Singaraja, LenteraEsai.id – Sakit hati hingga menyimpan dendam setelah sempat dimaki-maki dengan sebutan ‘cicing’, akhirnya tersangka YJ nekat menghabisi nyawa Ni Ketut Mintaning alias Dadong Minten (65).

Di hadapan polisi yang memeriksanya, pria asal Kabupaten Bojonegoro, Jawa Timur yang tinggal tidak jauh dari rumah Dadong Minten di Pulau Natuna 3 Kelurahan Penarukan, Kecamatan/Kabupaten Buleleng itu, mengaku nekat membunuh korban karena sakit hati.

Bacaan Lainnya

Seizin Kapolres Buleleng, Kasat Reskrim AKP Vicky Tri Haryanto ketika dihubungi melalui saluran telepon di Singaraja, Minggu (18/4) petang menyebutkan, dari hasil interogasi, terduga pelaku YJ mengakui perbuatannya telah menghabisi nyawa Dadong Minten di rumah korban pada 27 Maret lalu.

Terduga pelaku mengaku gelap mata melakukan itu setelah merasa sakit hati dan dendam kesumat akibat pernah dimaki-maki dengan kata-kata kasar oleh korban Dadong Minten.

“Terduga pelaku YJ, mengaku sakit hati lantaran pernah dimaki-maki.

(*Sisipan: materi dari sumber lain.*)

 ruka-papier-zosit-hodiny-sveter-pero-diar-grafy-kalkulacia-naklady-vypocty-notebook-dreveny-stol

Sempat dimaki dengan kata kasar seperti cicing (anjing) oleh korban pada Rabu (24/3) lalu. Nah, makian kata kasar cicing inilah yang menyulut dendam yang akhirnya membuat YJ nekat menghabisi nyawa Dadong Minten pada Sabtu (27/3) lalu,” kata Kasat Vicky, menjelaskan.

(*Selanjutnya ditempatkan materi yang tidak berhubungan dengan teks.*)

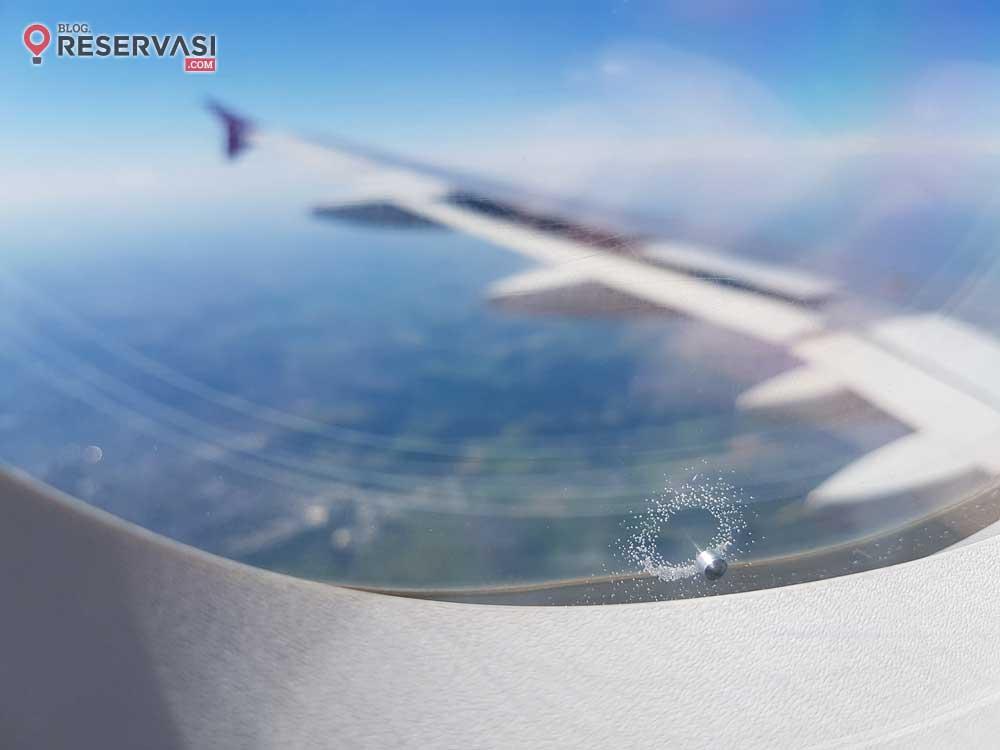 Fungsi Lubang Jendela Pesawat bagi Keselamatan dan Kenyamanan Penerbangan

Tidak disebutkan mengenai faktor yang memicu Dadong Minten yang serta merta mengeluarkan kata-kata makian dengan menyebut ‘cicing’ kepada seorang pria tetangganya itu.

Seperti telah diberitakan, terduga pelaku YJ berhasil diringkus pihak Polsek Kota dan Polres Buleleng pada Minggu (18/4) dini hari, setelah sempat menjadi buronan petugas selama beberapa pekan usai yang bersangkutan melakukan tindak pembunuhan terhadap korban.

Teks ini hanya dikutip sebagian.